Elise shrugged. “I'm not sure. High enough to be above the miasma, I guess—the lowest level has gotta be higher than the clouds, right?”
“You're the smart one, you tell me.”
“I just read a lot, that's all.”
“Do you still have any of the books that explained this?”
Elise shook her head. “No. Books take up too much space, and they can be too heavy to keep with you. Whenever I finish reading one I find someone else who wants to read it, or
I'll sell it to the bookstore if they want it—I know the girl who works there, so it's usually good for a couple dollars.”
“That's pretty clever...” Nightingale said. She didn't even consider selling things found in the pit, she just assumed most of it was junk nobody would pay for. “Who controls the Arc Fall?”
“The Council controls all of it,” Elise answered.
Nightingale stiffened up at hearing that word. “They control all of it? What does that mean, how much do they control?”
“Well they control the Arc Falls, the police, the tunnels... If you wanna go up or down, you won't set foot in the tunnels without a passport—believe me, I've tried.” Elise shrugged. “They kinda just run everything, I guess. All of it.”

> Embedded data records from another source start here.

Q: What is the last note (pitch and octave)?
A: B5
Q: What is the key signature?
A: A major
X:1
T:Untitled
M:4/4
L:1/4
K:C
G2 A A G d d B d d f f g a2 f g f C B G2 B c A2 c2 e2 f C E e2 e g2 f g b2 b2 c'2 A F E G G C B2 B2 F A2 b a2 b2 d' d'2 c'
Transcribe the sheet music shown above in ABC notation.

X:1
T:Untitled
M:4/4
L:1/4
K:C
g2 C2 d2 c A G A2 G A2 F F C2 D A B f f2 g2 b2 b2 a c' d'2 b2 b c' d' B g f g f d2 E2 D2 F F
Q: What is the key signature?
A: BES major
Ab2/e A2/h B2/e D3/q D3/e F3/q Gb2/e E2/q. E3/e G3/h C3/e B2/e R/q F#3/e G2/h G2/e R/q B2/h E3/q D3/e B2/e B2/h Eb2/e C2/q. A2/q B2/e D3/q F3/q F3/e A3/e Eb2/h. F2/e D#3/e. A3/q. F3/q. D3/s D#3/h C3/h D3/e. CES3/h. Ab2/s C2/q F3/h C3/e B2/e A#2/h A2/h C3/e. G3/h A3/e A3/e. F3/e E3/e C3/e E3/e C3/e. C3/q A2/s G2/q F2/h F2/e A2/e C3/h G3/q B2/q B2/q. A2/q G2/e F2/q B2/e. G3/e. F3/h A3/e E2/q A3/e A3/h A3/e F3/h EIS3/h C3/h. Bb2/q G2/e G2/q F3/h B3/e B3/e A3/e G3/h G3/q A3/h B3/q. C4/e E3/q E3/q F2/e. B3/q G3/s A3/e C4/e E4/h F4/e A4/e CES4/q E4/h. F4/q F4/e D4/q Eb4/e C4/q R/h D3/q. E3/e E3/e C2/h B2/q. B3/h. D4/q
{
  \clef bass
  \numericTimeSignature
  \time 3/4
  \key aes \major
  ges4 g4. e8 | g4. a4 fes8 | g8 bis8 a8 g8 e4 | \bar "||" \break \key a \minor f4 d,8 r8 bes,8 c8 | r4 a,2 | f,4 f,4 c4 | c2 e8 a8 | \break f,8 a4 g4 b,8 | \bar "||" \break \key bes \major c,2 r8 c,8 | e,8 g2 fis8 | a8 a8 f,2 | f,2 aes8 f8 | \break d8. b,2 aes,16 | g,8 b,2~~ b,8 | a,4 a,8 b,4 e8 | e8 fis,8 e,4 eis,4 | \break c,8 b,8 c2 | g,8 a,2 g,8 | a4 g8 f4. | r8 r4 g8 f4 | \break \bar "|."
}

This information made Nightingale a bit nervous, but she tried to not let it bother her too much. As far as she knew, there wasn't anyone out looking for her... But maybe she should try to avoid the police just in case. “So,” she began, suddenly wanting to turn the conversation away from the Council, “does everyone live here? Everyone in the whole world moved up here?”
“I don't know. There are a lot of levels, so maybe...”
“Are there other places like this? Other—what do we even call it?”
Elise smirked and shook her head. “I wasn't expecting a pop quiz, Nightingale. You get curious with a full stomach, huh?”
Nightingale looked away. “Sorry, I just...wanna know, is all. I don't know anything about this place, I wanna be able to survive here.”
Elise shook her head to dismiss the apology—she didn't mind answering questions, but some of them required her to do a little more memory digging than others. “This place, the cities and everything, is called the Bastion. I don't know if there are others, but maybe... That's fun to think about, isn't it?”
“Is it?” Nightingale asked.
“Sure. Who knows how many Bastions there could be out there, all filled with all sorts of people... Bastion is the world, so the possibility of there being other worlds somewhere out there?” Her tone was almost dreamy at the idea. “Do you think their levels would be as divided as they are here?”